Consigne — Reproduisez à l'identique le passage du texte sur les adolescents et le fitness qui s'ouvre sur les mots contenant « Pour la plupart des jeunes, Micklo » et se clôt sur « garde Tom Teulingkx. ».

Extrait du texte —
━━━━━━━━━━━━━━━━━━━━
Au secours, mon ado est accro au fitness

Pour la plupart des jeunes, Micklo en tête, le fitness est un passe-temps agréable, mais pour certains, cela devient une obsession, et c’est alors dangereux, met en garde Tom Teulingkx.

« Le problème, c’est qu’on n’arrive pas au résultat désiré naturellement, et beaucoup des corps qu’on voit en ligne sont dopés. Les jeunes se lancent alors dans tout un système alimenté par les réseaux sociaux qui n’est vraiment pas sain, de la prise de masse (absorber autant de calories que possible et les convertir en masse musculaire, ndlr) à, pire, la prise de masse sale (où l’on absorbe ces calories de manière malsaine, par exemple avec des fast-foods, ndlr). Ils commencent par la supplémentation, avec des poudres de protéines (qui peuvent contenir des traces de produits interdits) et de la créatine, jusqu’aux compléments pré-entraînement qui contiennent facilement 300 mg de caféine (à titre de comparaison, une tasse de café contient environ 30 mg de caféine, ndlr). Quand on en arrive là, ce n’est plus un hobby mais bien un trouble du comportement alimentaire. Sans parler des risques liés à la prise de substances interdites ».

La thérapie par le fitness

Heureusement, la plupart des jeunes n’en arrivent pas là, rassure Gudrun Hespel.

« La grande partie d’entre eux savent que l’image idéale de la statue grecque n’est pas réaliste ; ils se contentent juste d’un peu plus de définition musculaire » assure celle qui estime que le fitness peut aussi contribuer à donner aux jeunes une image plus positive d’eux-mêmes et à renforcer leur confiance en eux. « La puberté est une phase de grande insécurité. Votre corps change très rapidement et, en tant qu’adolescent maigrichon, vous vous comparez aux hommes adultes sculptés que vous croisez à la salle de sport : ce n’est pas flatteur, mais les adolescents qui ont une image saine d’eux-mêmes peuvent y faire face. Tant que l’insécurité ne prend pas le dessus, il n’est pas nécessaire de problématiser cette comparaison. Pour la plupart des ados, le fitness n’est qu’une activité distrayante. Il est agréable pour eux d’être en meilleure forme, de renforcer leur corps et de voir les résultats de leurs efforts dans le miroir. Le sentiment de travailler sur soi-même peut donner une énorme confiance en soi ».
━━━━━━━━━━━━━━━━━━━━
Données sources —
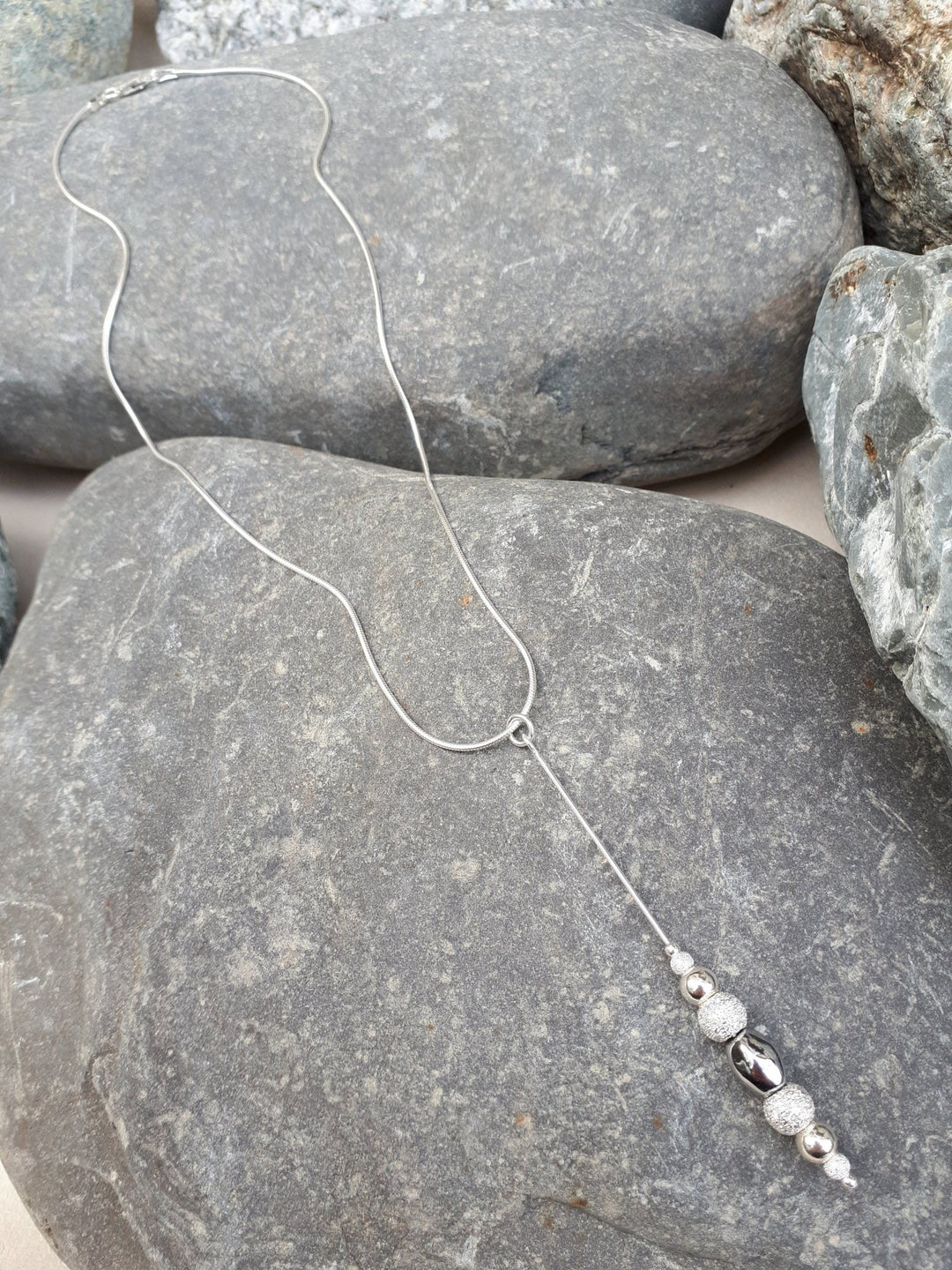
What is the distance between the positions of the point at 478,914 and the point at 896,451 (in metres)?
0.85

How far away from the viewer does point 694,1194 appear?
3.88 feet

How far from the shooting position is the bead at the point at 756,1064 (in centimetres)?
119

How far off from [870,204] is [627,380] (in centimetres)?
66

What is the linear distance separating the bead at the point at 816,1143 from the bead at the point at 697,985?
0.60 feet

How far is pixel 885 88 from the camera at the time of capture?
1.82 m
━━━━━━━━━━━━━━━━━━━━
Résultat attendu —
Pour la plupart des jeunes, Micklo en tête, le fitness est un passe-temps agréable, mais pour certains, cela devient une obsession, et c’est alors dangereux, met en garde Tom Teulingkx.